◆ Alıştırma açıklaması
"Among the options" ifadesinin geçtiği satırdan başlayıp verilerin son satırına kadar uzanan satırları, iki uç da dahil olmak üzere, hiç değiştirmeden geri verir misiniz?

◆ Veri kümesi
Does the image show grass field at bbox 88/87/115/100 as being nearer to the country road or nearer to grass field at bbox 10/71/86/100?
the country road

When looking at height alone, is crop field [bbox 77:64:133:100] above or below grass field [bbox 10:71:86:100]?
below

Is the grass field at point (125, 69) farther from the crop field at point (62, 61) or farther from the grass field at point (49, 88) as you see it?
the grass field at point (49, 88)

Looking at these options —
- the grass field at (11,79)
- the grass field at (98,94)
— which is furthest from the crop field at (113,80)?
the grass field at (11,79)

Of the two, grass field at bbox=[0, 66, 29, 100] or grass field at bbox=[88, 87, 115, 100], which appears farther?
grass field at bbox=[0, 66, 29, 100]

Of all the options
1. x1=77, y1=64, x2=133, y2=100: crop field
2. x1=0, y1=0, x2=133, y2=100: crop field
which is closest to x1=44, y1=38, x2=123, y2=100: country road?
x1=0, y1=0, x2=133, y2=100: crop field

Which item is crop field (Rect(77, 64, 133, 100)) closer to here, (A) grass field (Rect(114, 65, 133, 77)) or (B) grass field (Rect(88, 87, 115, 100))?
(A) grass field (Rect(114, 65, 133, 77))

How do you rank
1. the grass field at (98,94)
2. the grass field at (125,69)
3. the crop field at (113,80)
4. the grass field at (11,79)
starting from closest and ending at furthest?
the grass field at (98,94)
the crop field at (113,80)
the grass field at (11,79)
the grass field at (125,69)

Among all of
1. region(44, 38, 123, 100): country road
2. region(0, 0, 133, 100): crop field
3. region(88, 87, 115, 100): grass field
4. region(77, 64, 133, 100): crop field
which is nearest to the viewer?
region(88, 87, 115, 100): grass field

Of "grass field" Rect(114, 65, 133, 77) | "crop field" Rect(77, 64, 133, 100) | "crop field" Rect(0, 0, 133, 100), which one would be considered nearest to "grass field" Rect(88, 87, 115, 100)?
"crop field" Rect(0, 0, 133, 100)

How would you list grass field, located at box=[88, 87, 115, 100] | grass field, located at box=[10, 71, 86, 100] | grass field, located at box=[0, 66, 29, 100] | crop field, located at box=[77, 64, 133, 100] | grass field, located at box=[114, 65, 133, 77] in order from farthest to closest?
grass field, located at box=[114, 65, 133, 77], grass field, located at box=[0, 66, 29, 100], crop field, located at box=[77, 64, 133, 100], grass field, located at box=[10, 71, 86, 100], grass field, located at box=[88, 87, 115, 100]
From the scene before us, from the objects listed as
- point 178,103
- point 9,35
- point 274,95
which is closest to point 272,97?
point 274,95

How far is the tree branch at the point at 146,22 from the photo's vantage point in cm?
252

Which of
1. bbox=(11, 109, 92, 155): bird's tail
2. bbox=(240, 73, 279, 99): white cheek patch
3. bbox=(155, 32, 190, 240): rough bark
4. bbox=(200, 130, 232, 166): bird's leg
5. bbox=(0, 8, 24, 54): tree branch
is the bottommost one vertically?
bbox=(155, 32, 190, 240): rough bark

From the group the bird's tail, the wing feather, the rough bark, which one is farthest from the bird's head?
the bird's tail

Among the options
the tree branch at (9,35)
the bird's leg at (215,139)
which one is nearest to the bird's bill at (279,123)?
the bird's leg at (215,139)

◆ Çıktı
Among the options
the tree branch at (9,35)
the bird's leg at (215,139)
which one is nearest to the bird's bill at (279,123)?
the bird's leg at (215,139)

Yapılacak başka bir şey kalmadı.